A mortgage is the pledging of a property to a lender as a security for a mortgage loan.

While a mortgage in itself is not a debt, it is evidence of a debt. It is a transfer of an interest in land, from the owner to the mortgage lender, on the condition that this interest will be returned to the owner of the real estate when the terms of the mortgage have been satisfied or performed. In other words, the mortgage is a security for the loan that the lender makes to the borrower.

The term comes from the Old French “dead pledge“, apparently meaning that the pledge ends (dies) either when the obligation is fulfilled or the property is taken through foreclosure.
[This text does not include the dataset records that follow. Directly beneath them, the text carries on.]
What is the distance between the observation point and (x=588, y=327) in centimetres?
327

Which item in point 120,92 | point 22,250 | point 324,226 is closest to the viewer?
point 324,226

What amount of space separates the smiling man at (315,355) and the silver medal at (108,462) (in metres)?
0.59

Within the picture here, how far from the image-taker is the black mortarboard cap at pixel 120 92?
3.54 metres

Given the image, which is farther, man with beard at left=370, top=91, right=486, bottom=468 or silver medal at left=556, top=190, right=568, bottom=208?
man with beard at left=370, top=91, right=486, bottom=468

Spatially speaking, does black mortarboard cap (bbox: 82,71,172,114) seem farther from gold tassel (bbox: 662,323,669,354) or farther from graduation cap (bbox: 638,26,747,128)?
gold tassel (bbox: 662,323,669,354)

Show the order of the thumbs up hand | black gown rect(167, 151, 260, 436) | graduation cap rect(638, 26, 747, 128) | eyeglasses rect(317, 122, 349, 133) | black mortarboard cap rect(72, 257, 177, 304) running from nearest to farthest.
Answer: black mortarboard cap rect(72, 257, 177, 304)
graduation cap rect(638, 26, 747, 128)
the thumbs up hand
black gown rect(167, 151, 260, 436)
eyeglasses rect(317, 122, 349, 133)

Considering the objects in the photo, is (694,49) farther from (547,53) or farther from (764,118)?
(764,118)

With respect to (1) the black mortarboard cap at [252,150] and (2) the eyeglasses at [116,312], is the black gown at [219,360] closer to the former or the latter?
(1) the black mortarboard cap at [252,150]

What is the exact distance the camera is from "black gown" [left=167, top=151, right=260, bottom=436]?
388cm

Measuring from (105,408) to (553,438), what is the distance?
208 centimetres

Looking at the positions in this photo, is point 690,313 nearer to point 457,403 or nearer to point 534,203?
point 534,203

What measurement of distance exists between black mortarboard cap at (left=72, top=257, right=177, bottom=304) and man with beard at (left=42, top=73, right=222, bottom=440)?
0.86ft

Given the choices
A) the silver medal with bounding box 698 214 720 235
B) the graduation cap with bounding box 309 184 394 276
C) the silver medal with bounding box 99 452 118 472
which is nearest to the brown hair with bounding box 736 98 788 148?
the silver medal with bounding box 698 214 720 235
In most jurisdictions mortgages are strongly associated with loans secured on real estate rather than other property (such as ships) and in some cases only land may be mortgaged. Arranging a mortgage is seen as the standard method by which individuals and businesses can purchase residential and commercial real estate without the need to pay the full value immediately. See mortgage loan for residential mortgage lending, and commercial mortgage for lending against commercial property.

The measurement of a mortgage with regards to cost to the borrower can be measured by Annual Percentage Rate (APR) or many other formulas for true cost such as Lender Police Effective Annual Rate (LPEAR).

In many countries it is normal for home purchases to be funded by a mortgage.